Operations. The digital revolution has leveled the playing field by giving businesses access to the kinds of resources that were once available only to larger corporations, says Lori H. Schwartz, chief technology catalyst for StoryTech, a B2B strategy firm. One such critical resource is software as a service (SaaS) platforms that are quickly replacing manual processes, such as a variety of models offering subscription-based payroll and accounting services that make it easy to scale up or down. “The digital revolution is giving business owners the ability to leverage and benefit from business software that manages such things as inventory, resources, content rights and analytics,” says Schwartz.

Production. Digitalization is making costly aspects of production less expensive and more accessible. “Businesses need to realize they don’t have to do everything themselves anymore,” says Caroline Daniels, a lecturer at Babson College whose research covers future trends and entrepreneurial strategy. “They can reach out to software service companies for their processes, and they can also work with the maker community, which allows business owners to use the latest technology to create and design prototypes, products and delivery methods.” With shared access to innovative tools such as laser cutters or 3-D printers, businesses can build and refine their initial prototypes, without investing in costly equipment.

Funding. Digitalization has also given rise to crowdsourcing, micro-lending and innovation communities that focus on development in specific economic areas. By attracting investment funds and creating polls to determine community needs, innovation communities support entrepreneurs by giving them somewhere to obtain funding that comes with market analysis. These investments have a grassroots feel.

Outsourcing. This is perhaps the most well-known business impact of the digital revolution. While information and technology jobs are being staffed by people outside of a company at a greater rate, so-called wisdom jobs — “positions that require taking in information, making sense of it and questioning whether it’s right or wrong,” explains Miselowski — are becoming all the more valuable. Businesses should invest more in a few people who can innovate and communicate, while outsourcing the information processes that have become more streamlined, says Daniels, who notes that one thing should never be outsourced: relationships with customers. “You want to keep relationships as close to business as possible, especially in the beginning.”

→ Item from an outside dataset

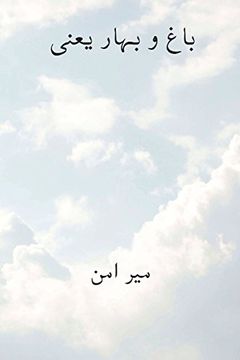 portada Bagh-O Bahar ( Urdu Edition ) (in Urdu)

The next phases of digitalization

By 2020, the The Future of Jobs report predicts, artificial intelligence (AI) and augmented reality will have far-reaching implications. While we’re already seeing their implementation in large companies, businesses will soon have the same level of access.

“We need to marry technology appropriately, and for a business, that doesn’t require a huge commitment,” says Miselowski. “What it requires is the ability to not just monitor, but anticipate.” Today’s “anticipatory technology” already demonstrates the beginnings of AI, explains Miselowski. Think of the way search engines fill in new queries based on previous searches, or the way navigation software anticipates destinations based on previous trips.

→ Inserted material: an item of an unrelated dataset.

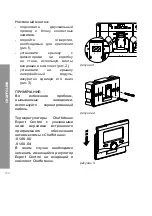 Preview for 160 page of CHAFFOTEAUX ChaffoLINK 3318888 Assembly And Operation Instructions Manual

And while virtual reality is commonly associated with video games, augmented reality blurs the line between the real and the computer-generated, enhancing the user’s experience and opening up new doors for employee training. “Where virtual reality and its cousin, augmented reality, get really exciting is that they will eventually provide a number of education and communication solutions,” says Schwartz. For instance, augmented reality is currently being leveraged in the medical community as a guide during operations.

So when we think about our local Boston analog diner, don’t think of its limitations. Think of its potential. While digitalization has closed certain business doors, it’s also opened plenty of new ones. “Businesses have never been in a better position to take on the world,” says Miselowski. “It’s not about their size anymore; it’s about their business.”